- _WORK TO BE COMPLETED_:
Gather every row below that contains the word "meters" and copy each of those rows in full.

- _DATA_:
------------------------------------------------------------
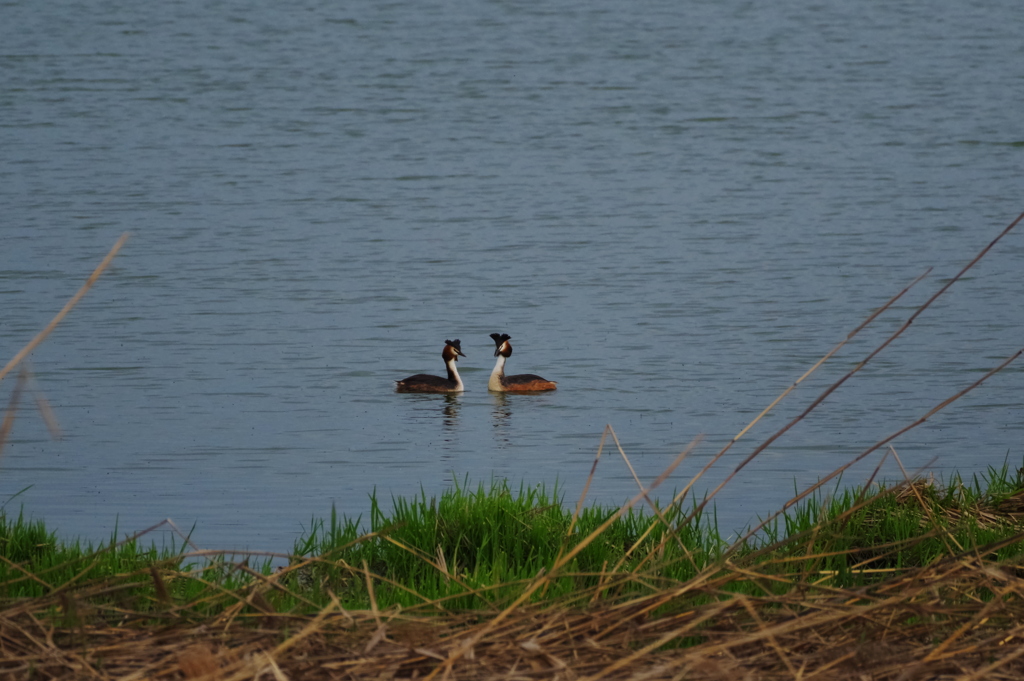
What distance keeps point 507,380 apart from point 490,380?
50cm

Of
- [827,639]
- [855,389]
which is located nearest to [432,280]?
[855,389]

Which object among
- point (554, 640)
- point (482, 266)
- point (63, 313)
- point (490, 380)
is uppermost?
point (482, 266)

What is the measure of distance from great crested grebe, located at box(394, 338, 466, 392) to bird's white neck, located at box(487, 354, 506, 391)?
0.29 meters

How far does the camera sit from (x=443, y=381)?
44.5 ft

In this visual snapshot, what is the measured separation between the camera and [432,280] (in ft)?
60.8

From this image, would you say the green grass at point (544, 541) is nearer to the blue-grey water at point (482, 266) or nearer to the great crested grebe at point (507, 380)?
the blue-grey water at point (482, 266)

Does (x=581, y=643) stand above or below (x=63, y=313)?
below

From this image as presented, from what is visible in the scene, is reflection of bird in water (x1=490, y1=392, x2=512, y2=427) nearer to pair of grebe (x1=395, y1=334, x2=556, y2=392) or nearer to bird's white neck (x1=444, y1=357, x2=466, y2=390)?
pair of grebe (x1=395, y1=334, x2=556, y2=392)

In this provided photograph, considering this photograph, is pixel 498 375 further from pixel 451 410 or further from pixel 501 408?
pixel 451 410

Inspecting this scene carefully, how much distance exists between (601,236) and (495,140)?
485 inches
------------------------------------------------------------
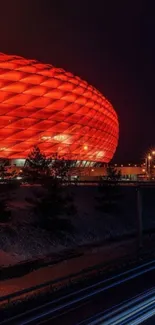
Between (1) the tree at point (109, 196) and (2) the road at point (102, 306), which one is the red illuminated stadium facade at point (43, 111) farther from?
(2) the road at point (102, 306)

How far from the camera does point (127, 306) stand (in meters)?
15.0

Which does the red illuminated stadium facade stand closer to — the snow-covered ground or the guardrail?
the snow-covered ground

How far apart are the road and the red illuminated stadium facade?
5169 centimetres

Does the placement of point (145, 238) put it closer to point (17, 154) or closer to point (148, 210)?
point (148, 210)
------------------------------------------------------------
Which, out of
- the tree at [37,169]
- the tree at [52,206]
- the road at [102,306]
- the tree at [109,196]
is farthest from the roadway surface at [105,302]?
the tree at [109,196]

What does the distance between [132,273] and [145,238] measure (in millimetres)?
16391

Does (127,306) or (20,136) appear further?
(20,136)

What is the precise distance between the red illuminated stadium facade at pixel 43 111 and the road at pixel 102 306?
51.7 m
------------------------------------------------------------
- _SOLUTION FOR THIS PROBLEM_:
0.29 meters
How far from the camera does point (127, 306) stand (in meters)?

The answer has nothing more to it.